**Problem requirements**
Change "gray pant of fielder" to "gray trousers of the fielder" throughout the records below and write the lines out again with nothing else altered. Leave the pictures out of your answer.

═════ Given data ═════

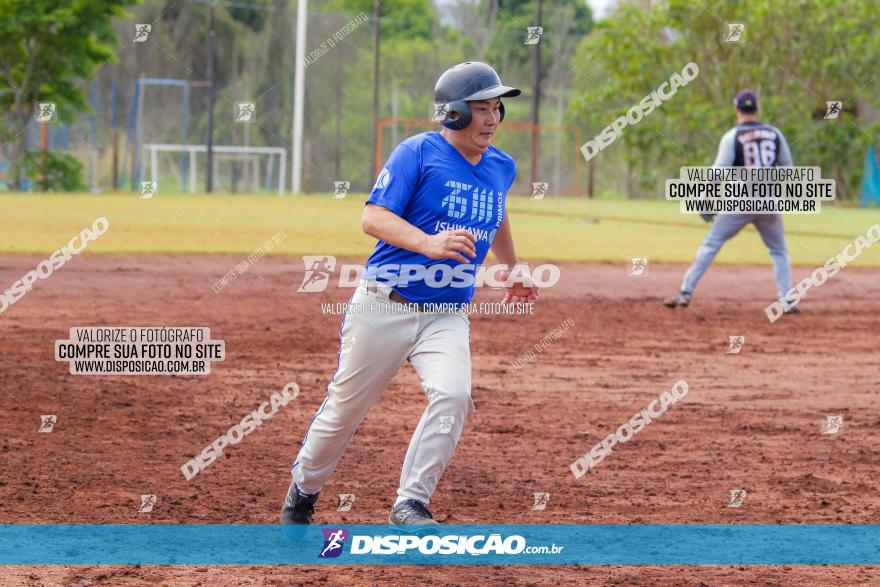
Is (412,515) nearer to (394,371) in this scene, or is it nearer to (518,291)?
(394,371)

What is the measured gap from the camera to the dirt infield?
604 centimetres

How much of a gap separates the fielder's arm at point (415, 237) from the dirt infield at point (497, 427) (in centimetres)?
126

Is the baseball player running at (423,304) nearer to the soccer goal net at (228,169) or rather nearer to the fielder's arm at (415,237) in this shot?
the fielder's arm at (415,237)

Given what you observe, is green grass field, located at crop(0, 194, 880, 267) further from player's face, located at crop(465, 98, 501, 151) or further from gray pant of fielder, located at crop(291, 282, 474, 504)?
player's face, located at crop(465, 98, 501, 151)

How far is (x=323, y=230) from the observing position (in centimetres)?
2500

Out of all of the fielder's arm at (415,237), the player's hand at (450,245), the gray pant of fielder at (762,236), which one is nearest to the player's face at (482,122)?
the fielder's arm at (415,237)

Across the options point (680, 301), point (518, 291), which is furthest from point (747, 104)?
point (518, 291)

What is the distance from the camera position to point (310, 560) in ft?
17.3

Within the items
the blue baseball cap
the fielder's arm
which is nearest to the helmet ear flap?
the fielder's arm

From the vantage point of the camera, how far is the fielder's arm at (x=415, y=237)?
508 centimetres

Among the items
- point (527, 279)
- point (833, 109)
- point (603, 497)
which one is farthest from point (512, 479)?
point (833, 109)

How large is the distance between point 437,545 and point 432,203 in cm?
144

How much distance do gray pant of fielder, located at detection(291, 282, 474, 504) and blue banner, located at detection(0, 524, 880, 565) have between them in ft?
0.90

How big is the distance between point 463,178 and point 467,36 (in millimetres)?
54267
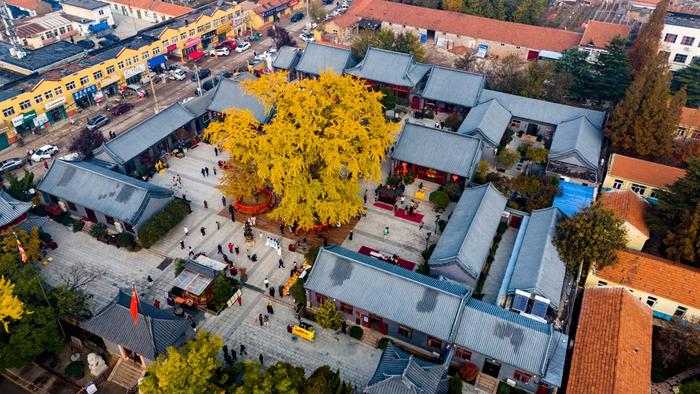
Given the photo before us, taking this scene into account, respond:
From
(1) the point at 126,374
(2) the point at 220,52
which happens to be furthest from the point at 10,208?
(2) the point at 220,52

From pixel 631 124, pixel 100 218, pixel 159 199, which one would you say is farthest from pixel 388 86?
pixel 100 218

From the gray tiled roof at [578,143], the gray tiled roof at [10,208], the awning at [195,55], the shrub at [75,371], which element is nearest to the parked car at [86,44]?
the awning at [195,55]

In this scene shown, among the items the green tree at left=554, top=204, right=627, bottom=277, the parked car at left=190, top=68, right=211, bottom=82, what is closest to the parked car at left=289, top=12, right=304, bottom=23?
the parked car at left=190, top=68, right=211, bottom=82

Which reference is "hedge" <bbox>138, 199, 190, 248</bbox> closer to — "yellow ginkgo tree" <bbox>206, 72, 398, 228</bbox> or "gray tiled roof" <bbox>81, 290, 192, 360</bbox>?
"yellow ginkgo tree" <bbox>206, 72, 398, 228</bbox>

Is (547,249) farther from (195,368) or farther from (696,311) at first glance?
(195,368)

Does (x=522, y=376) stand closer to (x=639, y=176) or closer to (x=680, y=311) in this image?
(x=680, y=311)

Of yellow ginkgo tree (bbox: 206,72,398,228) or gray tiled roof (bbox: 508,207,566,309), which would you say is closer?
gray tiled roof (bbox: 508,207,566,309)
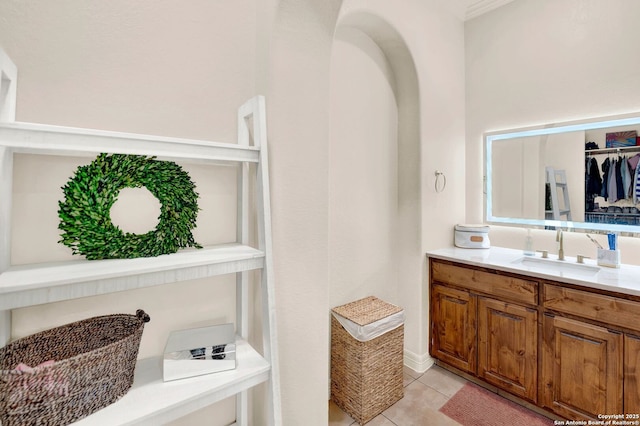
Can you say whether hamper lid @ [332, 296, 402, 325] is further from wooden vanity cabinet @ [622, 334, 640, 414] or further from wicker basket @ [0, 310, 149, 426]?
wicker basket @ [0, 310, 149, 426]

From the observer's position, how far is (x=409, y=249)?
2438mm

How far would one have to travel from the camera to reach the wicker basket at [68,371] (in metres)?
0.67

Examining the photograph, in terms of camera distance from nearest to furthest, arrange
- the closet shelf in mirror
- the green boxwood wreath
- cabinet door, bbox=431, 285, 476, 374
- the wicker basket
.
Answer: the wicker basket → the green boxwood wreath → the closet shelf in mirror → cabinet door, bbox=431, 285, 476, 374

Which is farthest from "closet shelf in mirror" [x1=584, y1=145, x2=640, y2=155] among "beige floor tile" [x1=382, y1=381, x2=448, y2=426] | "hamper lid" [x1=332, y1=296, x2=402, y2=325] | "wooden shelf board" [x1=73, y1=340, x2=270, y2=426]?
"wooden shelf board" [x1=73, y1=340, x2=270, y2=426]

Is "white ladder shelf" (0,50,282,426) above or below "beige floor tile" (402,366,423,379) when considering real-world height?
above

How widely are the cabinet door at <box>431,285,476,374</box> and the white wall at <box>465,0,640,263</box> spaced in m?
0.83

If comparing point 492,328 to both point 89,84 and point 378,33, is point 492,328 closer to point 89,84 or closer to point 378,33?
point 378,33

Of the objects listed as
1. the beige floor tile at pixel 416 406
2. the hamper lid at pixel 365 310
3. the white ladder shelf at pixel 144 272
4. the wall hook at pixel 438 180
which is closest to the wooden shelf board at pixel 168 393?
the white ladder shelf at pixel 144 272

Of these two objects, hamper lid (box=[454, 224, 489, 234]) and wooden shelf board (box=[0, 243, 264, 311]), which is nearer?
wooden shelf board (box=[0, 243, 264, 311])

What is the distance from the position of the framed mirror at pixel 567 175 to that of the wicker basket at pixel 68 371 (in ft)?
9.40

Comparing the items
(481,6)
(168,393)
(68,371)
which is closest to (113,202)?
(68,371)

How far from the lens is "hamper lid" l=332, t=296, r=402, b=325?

═════

**Solution to this problem**
Is (412,515) nearer to (394,371) in this scene, or is it nearer to (518,291)?
(394,371)

What is the measured gap from the camera to the dirt infield?
604 centimetres

How much of a gap separates the fielder's arm at point (415, 237) from the dirt infield at point (497, 427) (in centimetres)?
126

Is the baseball player running at (423,304) nearer to the soccer goal net at (228,169) or rather nearer to the fielder's arm at (415,237) in this shot?
the fielder's arm at (415,237)

Given what you observe, is green grass field, located at crop(0, 194, 880, 267) further from player's face, located at crop(465, 98, 501, 151) or further from gray trousers of the fielder, located at crop(291, 282, 474, 504)?
player's face, located at crop(465, 98, 501, 151)

How far is (x=323, y=230) from the observing position (in centimetres)?
2500

Out of all of the fielder's arm at (415,237), the player's hand at (450,245), the gray trousers of the fielder at (762,236), which one is nearest to the player's face at (482,122)?
the fielder's arm at (415,237)

Across the options point (680, 301), point (518, 291), which is furthest from point (747, 104)?
point (518, 291)

What is the distance from the camera position to point (310, 560) in ft?
17.3

Within the items
the blue baseball cap
the fielder's arm
which is nearest to the helmet ear flap?
the fielder's arm

From the vantage point of the camera, how far is the fielder's arm at (x=415, y=237)?
508 centimetres

Among the items
- point (527, 279)
- point (833, 109)
- point (603, 497)
which one is farthest from point (512, 479)?
point (833, 109)

How large is the distance between point 437,545 and point 432,203 in cm?
144

How much distance do gray trousers of the fielder, located at detection(291, 282, 474, 504) and blue banner, located at detection(0, 524, 880, 565) have between them in ft?
0.90

How big is the distance between point 463,178 and point 467,36 (in millimetres)?
54267
Given the photo before us, taking this scene into account, respond:
From
(1) the point at 126,374
(2) the point at 220,52
which happens to be furthest from the point at 10,208?
(2) the point at 220,52

From pixel 631 124, pixel 100 218, pixel 159 199, which one would you say is farthest from pixel 388 86?
pixel 100 218

From the gray tiled roof at [578,143], the gray tiled roof at [10,208], the awning at [195,55], the shrub at [75,371], which element is nearest to the parked car at [86,44]?
the awning at [195,55]

In this scene shown, among the items the green tree at left=554, top=204, right=627, bottom=277, the parked car at left=190, top=68, right=211, bottom=82, what is closest to the parked car at left=289, top=12, right=304, bottom=23?
the parked car at left=190, top=68, right=211, bottom=82

Which reference is "hedge" <bbox>138, 199, 190, 248</bbox> closer to — "yellow ginkgo tree" <bbox>206, 72, 398, 228</bbox> or "gray tiled roof" <bbox>81, 290, 192, 360</bbox>?
"yellow ginkgo tree" <bbox>206, 72, 398, 228</bbox>

Is (547,249) farther from (195,368) or farther from (696,311) at first glance?
(195,368)

Does (x=522, y=376) stand closer to (x=639, y=176) or closer to (x=680, y=311) in this image?
(x=680, y=311)

Of yellow ginkgo tree (bbox: 206,72,398,228) or gray tiled roof (bbox: 508,207,566,309), which would you say is closer?
gray tiled roof (bbox: 508,207,566,309)
Can you say whether hamper lid @ [332, 296, 402, 325] is further from wooden vanity cabinet @ [622, 334, 640, 414] or further from wicker basket @ [0, 310, 149, 426]?
wicker basket @ [0, 310, 149, 426]

From the observer's position, how far is (x=409, y=249)?
2438mm

How far would one have to travel from the camera to reach the wicker basket at [68,371] (in metres)?
0.67

Examining the photograph, in terms of camera distance from nearest to furthest, arrange
- the closet shelf in mirror
- the green boxwood wreath
- cabinet door, bbox=431, 285, 476, 374
- the wicker basket
.
Answer: the wicker basket → the green boxwood wreath → the closet shelf in mirror → cabinet door, bbox=431, 285, 476, 374

Which is farthest from "closet shelf in mirror" [x1=584, y1=145, x2=640, y2=155] among "beige floor tile" [x1=382, y1=381, x2=448, y2=426] | "hamper lid" [x1=332, y1=296, x2=402, y2=325] | "wooden shelf board" [x1=73, y1=340, x2=270, y2=426]?
"wooden shelf board" [x1=73, y1=340, x2=270, y2=426]

Is "white ladder shelf" (0,50,282,426) above or below "beige floor tile" (402,366,423,379) when considering real-world height?
above

How widely are the cabinet door at <box>431,285,476,374</box> and the white wall at <box>465,0,640,263</box> spaced in m?
0.83

If comparing point 492,328 to both point 89,84 and point 378,33, is point 492,328 closer to point 89,84 or closer to point 378,33?
point 378,33

Of the objects listed as
1. the beige floor tile at pixel 416 406
2. the hamper lid at pixel 365 310
3. the white ladder shelf at pixel 144 272
4. the wall hook at pixel 438 180
which is closest to the wooden shelf board at pixel 168 393?
the white ladder shelf at pixel 144 272

Of these two objects, hamper lid (box=[454, 224, 489, 234]) and wooden shelf board (box=[0, 243, 264, 311]), which is nearer?
wooden shelf board (box=[0, 243, 264, 311])

What is the distance from the position of the framed mirror at pixel 567 175 to that of the wicker basket at pixel 68 371 (in ft)?
9.40

Comparing the items
(481,6)
(168,393)
(68,371)
which is closest to (113,202)?
(68,371)

How far from the lens is "hamper lid" l=332, t=296, r=402, b=325?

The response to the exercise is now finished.